## Exercise brief
Answer these questions using the dog-feeding thread below.
1. How many pounds of raw gizzards does each of Shell's dogs eat when gizzards are given as a meal?
2. What age and weight does DanielleK give for Calli?
3. According to Kathyy, what food is the source of vitamin A?
___ Excerpted text
I figure that around 20-25% of total calories from real meat and fish and other whole foods when feeding kibble is fine to stay roughly in balance for nutrients. 

I like gizzards for the dogs, they are cheaper than boneless breasts or thighs and easy to find not enhanced with sodium


----------



## DanielleK (Aug 9, 2015)

@Shell...I was more worried about portion size and if I gave her too much not nutritional value and how it would affect her digestive system. I know she's getting enough nutrition during the day! Thank you for the response!!


----------



## Shell (Oct 19, 2009)

DanielleK said:


> @Shell...I was more worried about portion size and if I gave her too much not nutritional value and how it would affect her digestive system. I know she's getting enough nutrition during the day! Thank you for the response!!


Oh, well, no one can say if it will upset your dog or not really. I mean, I don't know how big your dog is, age of the dog, what she normally eats etc.
Some dogs are fine with mixing stuff in with their kibble, some get upset stomachs from even a few extra calories.

My dogs eat 1 pound of raw gizzards each when they get them as a meal. Big dogs, used to a variety of food.

One problem of adding chicken to every meal is the risk of creating a picky dog that won't eat dry food without the additions. Some people prefer to give the chicken at more random meals instead to not create expectations.


----------



## DanielleK (Aug 9, 2015)

@Shell She's 2.7 yrs and 29 lbs and I'm probably just worrying over nothing because she has been eating 1/2 chicken breast with each meal for about a month now and no problems. In fact she has been more energetic and her coat is more lustrous! The gizzards are just cheaper!! It was only 3 with breakfast and 3 with dinner. I just heard too any could cause a blockage of some sort and I started freaking out. Also something about a vitamin a over load something like that


----------



## Kathyy (Jun 15, 2008)

Vitamin A is from liver not gizzards and you would probably have to feed half the diet as liver for months before excess vitamin A might be a problem, unless you are feeding liver from arctic animals. Look up gizzards on a nutrition website, they are much more nutritious than chicken breast and not even fatty. I am being conservative when I write you can substitute 25% of kibble calories for fresh food calories without harming the basic nutrient balance of the diet.


----------



## DanielleK (Aug 9, 2015)

Thank you Kathyy!! Sometimes the worry of how I am taking care of her gets the better of me sometimes. I have had some pretty major loses happen to me recently and I don't know what would happen if something were to happen to Calli. So thank you for the peace of mind!


----------
______
___ Dataset entries
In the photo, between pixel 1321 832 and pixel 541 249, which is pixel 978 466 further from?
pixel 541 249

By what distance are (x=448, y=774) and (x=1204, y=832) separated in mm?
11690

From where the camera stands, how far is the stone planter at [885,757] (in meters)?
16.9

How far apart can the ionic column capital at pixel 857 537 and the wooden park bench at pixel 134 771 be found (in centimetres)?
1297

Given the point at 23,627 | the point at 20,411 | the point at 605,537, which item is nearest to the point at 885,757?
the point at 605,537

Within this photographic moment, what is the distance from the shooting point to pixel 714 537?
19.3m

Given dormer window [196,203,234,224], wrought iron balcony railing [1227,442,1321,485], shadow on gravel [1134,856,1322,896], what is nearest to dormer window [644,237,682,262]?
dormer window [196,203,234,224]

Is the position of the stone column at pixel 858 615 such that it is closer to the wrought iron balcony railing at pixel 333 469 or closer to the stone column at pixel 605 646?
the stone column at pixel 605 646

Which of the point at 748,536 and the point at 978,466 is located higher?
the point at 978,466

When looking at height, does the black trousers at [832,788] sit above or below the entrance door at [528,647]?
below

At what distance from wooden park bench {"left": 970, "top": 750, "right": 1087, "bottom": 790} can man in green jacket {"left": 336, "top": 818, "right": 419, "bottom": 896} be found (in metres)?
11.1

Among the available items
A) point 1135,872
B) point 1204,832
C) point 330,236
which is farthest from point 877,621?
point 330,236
______
## Solution for this exercise
1. 1 pound
2. 2.7 years and 29 lbs
3. Liver